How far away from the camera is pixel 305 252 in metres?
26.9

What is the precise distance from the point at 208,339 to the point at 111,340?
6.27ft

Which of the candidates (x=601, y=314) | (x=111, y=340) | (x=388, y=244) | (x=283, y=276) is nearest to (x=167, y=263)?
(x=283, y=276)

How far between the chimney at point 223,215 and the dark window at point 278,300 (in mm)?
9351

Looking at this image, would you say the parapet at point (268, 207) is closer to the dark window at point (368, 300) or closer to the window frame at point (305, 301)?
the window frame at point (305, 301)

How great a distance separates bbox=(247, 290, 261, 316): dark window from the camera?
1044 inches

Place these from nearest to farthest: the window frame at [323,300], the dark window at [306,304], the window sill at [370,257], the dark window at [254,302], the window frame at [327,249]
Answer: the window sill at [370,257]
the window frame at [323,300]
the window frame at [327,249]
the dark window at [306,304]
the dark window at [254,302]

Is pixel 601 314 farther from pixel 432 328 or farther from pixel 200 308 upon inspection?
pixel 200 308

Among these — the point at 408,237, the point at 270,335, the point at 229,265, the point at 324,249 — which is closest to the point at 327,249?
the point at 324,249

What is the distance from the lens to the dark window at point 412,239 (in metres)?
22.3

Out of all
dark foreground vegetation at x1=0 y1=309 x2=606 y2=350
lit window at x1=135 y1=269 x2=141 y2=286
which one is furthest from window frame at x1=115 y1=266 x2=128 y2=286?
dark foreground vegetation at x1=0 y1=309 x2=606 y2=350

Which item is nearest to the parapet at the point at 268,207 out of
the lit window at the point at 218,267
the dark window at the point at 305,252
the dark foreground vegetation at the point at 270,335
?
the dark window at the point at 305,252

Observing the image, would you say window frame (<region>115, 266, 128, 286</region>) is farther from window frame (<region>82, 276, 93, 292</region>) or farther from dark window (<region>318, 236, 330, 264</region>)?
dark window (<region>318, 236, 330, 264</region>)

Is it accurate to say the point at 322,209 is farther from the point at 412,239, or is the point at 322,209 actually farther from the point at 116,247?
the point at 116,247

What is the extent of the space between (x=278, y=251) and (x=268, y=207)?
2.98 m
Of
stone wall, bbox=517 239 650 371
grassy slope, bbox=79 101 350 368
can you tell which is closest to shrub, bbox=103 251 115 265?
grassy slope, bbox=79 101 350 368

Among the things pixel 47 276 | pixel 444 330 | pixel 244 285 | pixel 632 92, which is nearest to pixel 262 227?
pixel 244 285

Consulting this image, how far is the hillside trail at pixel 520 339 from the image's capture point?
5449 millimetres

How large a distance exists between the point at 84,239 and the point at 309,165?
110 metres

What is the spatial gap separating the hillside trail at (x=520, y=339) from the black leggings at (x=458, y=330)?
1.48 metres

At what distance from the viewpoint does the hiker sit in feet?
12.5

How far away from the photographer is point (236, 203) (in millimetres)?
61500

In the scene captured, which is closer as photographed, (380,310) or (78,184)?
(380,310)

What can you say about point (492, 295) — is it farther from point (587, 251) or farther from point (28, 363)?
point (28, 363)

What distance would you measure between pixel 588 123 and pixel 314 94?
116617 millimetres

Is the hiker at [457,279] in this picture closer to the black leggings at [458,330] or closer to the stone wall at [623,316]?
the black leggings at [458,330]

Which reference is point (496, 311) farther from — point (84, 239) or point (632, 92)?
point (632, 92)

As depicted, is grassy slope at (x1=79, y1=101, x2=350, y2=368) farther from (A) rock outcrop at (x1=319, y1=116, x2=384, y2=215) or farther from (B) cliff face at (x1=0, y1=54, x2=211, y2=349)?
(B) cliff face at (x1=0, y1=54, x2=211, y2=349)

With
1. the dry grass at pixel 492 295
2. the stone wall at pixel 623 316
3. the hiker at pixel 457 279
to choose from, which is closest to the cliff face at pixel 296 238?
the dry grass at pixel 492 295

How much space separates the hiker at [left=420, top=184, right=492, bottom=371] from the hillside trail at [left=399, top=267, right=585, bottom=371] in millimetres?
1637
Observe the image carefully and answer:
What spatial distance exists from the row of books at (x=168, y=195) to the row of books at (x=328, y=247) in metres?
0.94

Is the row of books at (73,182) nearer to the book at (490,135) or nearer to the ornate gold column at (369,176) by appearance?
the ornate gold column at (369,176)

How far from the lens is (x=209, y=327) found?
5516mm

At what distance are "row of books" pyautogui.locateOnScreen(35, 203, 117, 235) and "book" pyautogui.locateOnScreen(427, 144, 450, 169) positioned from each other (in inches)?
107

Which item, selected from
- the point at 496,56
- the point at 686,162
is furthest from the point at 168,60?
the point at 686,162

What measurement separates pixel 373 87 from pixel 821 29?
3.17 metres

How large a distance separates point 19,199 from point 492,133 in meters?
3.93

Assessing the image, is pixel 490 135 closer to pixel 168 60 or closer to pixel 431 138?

## Brief
Reproduce the material verbatim, line by line.

## Answer
How far away from the camera is pixel 305 252 in metres?
26.9

What is the precise distance from the point at 208,339 to the point at 111,340?
6.27ft

Which of the candidates (x=601, y=314) | (x=111, y=340) | (x=388, y=244) | (x=283, y=276) is nearest to (x=167, y=263)?
(x=283, y=276)

How far between the chimney at point 223,215 and the dark window at point 278,300 (in mm)?
9351

Looking at this image, would you say the parapet at point (268, 207) is closer to the dark window at point (368, 300) or closer to the window frame at point (305, 301)?
the window frame at point (305, 301)

How great a distance separates bbox=(247, 290, 261, 316): dark window from the camera?
1044 inches

Place these from nearest to farthest: the window frame at [323,300], the dark window at [306,304], the window sill at [370,257], the dark window at [254,302], the window frame at [327,249]
Answer: the window sill at [370,257]
the window frame at [323,300]
the window frame at [327,249]
the dark window at [306,304]
the dark window at [254,302]

Is pixel 601 314 farther from pixel 432 328 or farther from pixel 200 308 upon inspection?
pixel 200 308

Among these — the point at 408,237, the point at 270,335, the point at 229,265, the point at 324,249 — which is closest to the point at 327,249?
the point at 324,249

What is the distance from the lens to the dark window at point 412,239 (in metres)?
22.3

Out of all
dark foreground vegetation at x1=0 y1=309 x2=606 y2=350
lit window at x1=135 y1=269 x2=141 y2=286
which one is furthest from window frame at x1=115 y1=266 x2=128 y2=286?
dark foreground vegetation at x1=0 y1=309 x2=606 y2=350

Which item is nearest to the parapet at the point at 268,207 out of
the lit window at the point at 218,267
the dark window at the point at 305,252
the dark foreground vegetation at the point at 270,335
?
the dark window at the point at 305,252

Observing the image, would you say window frame (<region>115, 266, 128, 286</region>) is farther from window frame (<region>82, 276, 93, 292</region>) or farther from dark window (<region>318, 236, 330, 264</region>)?
dark window (<region>318, 236, 330, 264</region>)

Is it accurate to say the point at 322,209 is farther from the point at 412,239, or is the point at 322,209 actually farther from the point at 116,247?
the point at 116,247

What is the extent of the space between (x=278, y=251) and (x=268, y=207)?
2.98 m
Of
stone wall, bbox=517 239 650 371
grassy slope, bbox=79 101 350 368
can you tell which is closest to shrub, bbox=103 251 115 265?
grassy slope, bbox=79 101 350 368

Among the things pixel 47 276 | pixel 444 330 | pixel 244 285 | pixel 632 92, which is nearest to pixel 262 227?
pixel 244 285

Consulting this image, how far is the hillside trail at pixel 520 339 from the image's capture point?
5449 millimetres

How large a distance exists between the point at 84,239 and the point at 309,165?
110 metres

What is the spatial gap separating the hillside trail at (x=520, y=339) from the black leggings at (x=458, y=330)?
1.48 metres

At what distance from the viewpoint does the hiker sit in feet?
12.5

How far away from the photographer is point (236, 203) (in millimetres)?
61500

In the scene captured, which is closer as photographed, (380,310) or (78,184)?
(380,310)

What can you say about point (492, 295) — is it farther from point (587, 251) or farther from point (28, 363)?
point (28, 363)

What distance would you measure between pixel 588 123 and pixel 314 94?
116617 millimetres

Is the hiker at [457,279] in this picture closer to the black leggings at [458,330] or closer to the stone wall at [623,316]?
the black leggings at [458,330]

Which reference is point (496, 311) farther from — point (84, 239) or point (632, 92)?
point (632, 92)

As depicted, is grassy slope at (x1=79, y1=101, x2=350, y2=368) farther from (A) rock outcrop at (x1=319, y1=116, x2=384, y2=215) or farther from (B) cliff face at (x1=0, y1=54, x2=211, y2=349)?
(B) cliff face at (x1=0, y1=54, x2=211, y2=349)

With
1. the dry grass at pixel 492 295
2. the stone wall at pixel 623 316
3. the hiker at pixel 457 279
to choose from, which is closest to the cliff face at pixel 296 238?
the dry grass at pixel 492 295

How much space separates the hiker at [left=420, top=184, right=492, bottom=371] from the hillside trail at [left=399, top=267, right=585, bottom=371] in millimetres?
1637
Observe the image carefully and answer:
What spatial distance exists from the row of books at (x=168, y=195) to the row of books at (x=328, y=247) in metres?
0.94

Is the row of books at (73,182) nearer to the book at (490,135) or nearer to the ornate gold column at (369,176) by appearance?
the ornate gold column at (369,176)

How far from the lens is (x=209, y=327) found?
5516mm

At what distance are "row of books" pyautogui.locateOnScreen(35, 203, 117, 235) and "book" pyautogui.locateOnScreen(427, 144, 450, 169) positioned from each other (in inches)?
107

Which item, selected from
- the point at 496,56
- the point at 686,162
is furthest from the point at 168,60?
the point at 686,162

What measurement separates pixel 373 87 from pixel 821 29?
3.17 metres

How large a distance separates point 19,199 from point 492,133 in meters?
3.93

Assessing the image, is pixel 490 135 closer to pixel 168 60 or closer to pixel 431 138?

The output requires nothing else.